■ Exercise set:
1 > Answer these questions using the runoff forecasting text:
(a) What NSE value did Mejía-Veintimilla et al. (2019) obtain?
(b) According to Frame et al. (2022), what happened when mass balance constraints were added?
(c) In which calculated parameter were the main differences between the LSTM specialized and referential models found?
2 > Continue the runoff forecasting text from where it stops.

■ Extracted text:
◆ ◆ ◆

Another comparison can be done with the study Mejía-Veintimilla et al. (2019), who used the SCS-CN method in the Runoff Prediction Model and obtained NSE values of 0.82 using a physically-based model fed by high-resolution meteorological radar data for a small area (5 km2) Andean basin. Although the authors employed physically-based models and more precise precipitation information, the NSE values derived from our models demonstrate the utility of our methodology for developing forecasting models in precipitation-ungauged basins through the exploitation of non-validated satellite precipitation products. This finding matches with the insights provided in the study of Kratzert et al. (2019), which indicates that physically based models and data-driven models are both effective for predicting runoff. However, data-driven models have the added advantage of being able to transfer model parameters to other ungauged basins that share similar biophysical characteristics. This allows for a more efficient and cost-effective approach to runoff forecasting in ungauged basins, where ground observations are often limited or unavailable.
Furthermore, the efficiency evaluation of our models indicated that the main differences between the LSTM specialized, and referential models were found in the calculated PBIAS, a critical parameter for preventing underestimation of forecasted runoff values. This finding is particularly significant for closing hydrological balances, given that the LSTM specialized models produced accumulated water amounts that were close to the observed runoff values. These results suggest that it may not be necessary to add mass conservation equations to LSTM models, as concluded by Frame et al. (2022) who found that adding mass balance constraints actually reduced the model's skill during extreme events. These findings contribute to the ongoing debate about the most effective ways to incorporate physical constraints into data-driven models and can guide future research in this area.
Another important finding is related to the practical and simple method for improving the runoff forecasting models using the SCS-CN method which could be derived from open-source geographical information and GIS tools. The inclusion of information about the soil types, LULC, and topography, among other features related to runoff generation, showed important improvements in hydrological modeling and runoff forecasting (Mahmoud, 2014; Asadi et al., 2019; Huang et al., 2019; Meresa, 2019; Kwon et al., 2020). Here, the performance of the specialized models reflected the importance of the inclusion of this information in an interpretable way for data-driven models, in this case through the SCS-CN method. However, according to the limitations of the SCS-CN method due to is considered under an empirical approach, its application in complex basins should be reviewed to avoid inconsistencies. Furthermore, future research can be focused on improving the inputs for developing these FE strategies proposed with more recent and better resolution of geographical information.

◆ ◆ ◆

■ Data listing:
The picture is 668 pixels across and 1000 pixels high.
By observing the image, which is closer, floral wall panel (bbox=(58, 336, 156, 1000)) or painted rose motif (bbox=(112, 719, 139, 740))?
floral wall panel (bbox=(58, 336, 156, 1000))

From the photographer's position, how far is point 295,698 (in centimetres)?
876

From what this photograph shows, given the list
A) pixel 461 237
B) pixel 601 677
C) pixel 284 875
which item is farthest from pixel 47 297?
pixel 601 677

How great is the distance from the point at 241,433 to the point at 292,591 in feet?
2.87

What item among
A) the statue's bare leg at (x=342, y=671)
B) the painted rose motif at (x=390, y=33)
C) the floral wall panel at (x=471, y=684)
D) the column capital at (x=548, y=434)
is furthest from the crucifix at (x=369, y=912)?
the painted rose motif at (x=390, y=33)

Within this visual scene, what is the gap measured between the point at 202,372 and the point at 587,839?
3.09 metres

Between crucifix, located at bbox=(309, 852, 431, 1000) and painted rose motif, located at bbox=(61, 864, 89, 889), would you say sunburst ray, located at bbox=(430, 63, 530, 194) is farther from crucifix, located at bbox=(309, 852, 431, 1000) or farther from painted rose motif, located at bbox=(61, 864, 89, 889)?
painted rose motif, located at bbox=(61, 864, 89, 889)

◆ ◆ ◆

■ Outputs for the tasks:
1 >
(a) 0.82
(b) It reduced the model's skill during extreme events.
(c) PBIAS

2 >
Finally, the use of satellite precipitation data continues to be an important alternative for precipitation-ungauged systems, and thus exploiting additional SPPs is a promising future direction for overcoming detection failures in a given SPP. However, in addition to the forecasting lead time, consideration of the latency time of the SPP employed (5 h in the case of the GSMaP-NRT product) must be taken into account since this represents an additional source of uncertainty, especially when relying on physically-based hydrological models. This is evidenced in the study of Llauca et al. (2021), where the uncertainty arising from the latency of SPP led to the finding that SPPs with shorter latency times do not guarantee effectiveness in runoff modeling when using a reservoir-based hydrological model. Therefore, this highlights another compelling reason for employing deep learning techniques like LSTM neural networks, which have the capability to effectively relate available precipitation data (accounting for lead time and latency time) to predict future runoff. Utilizing more than one SPP using a modular approach for SPP data usage, as described in Muñoz et al. (2023), can lead to a more accurate spatial characterization of precipitation and therefore more accurate runoff forecasts. This approach could be particularly useful in areas with complex terrain, where precipitation patterns can vary greatly across short distances.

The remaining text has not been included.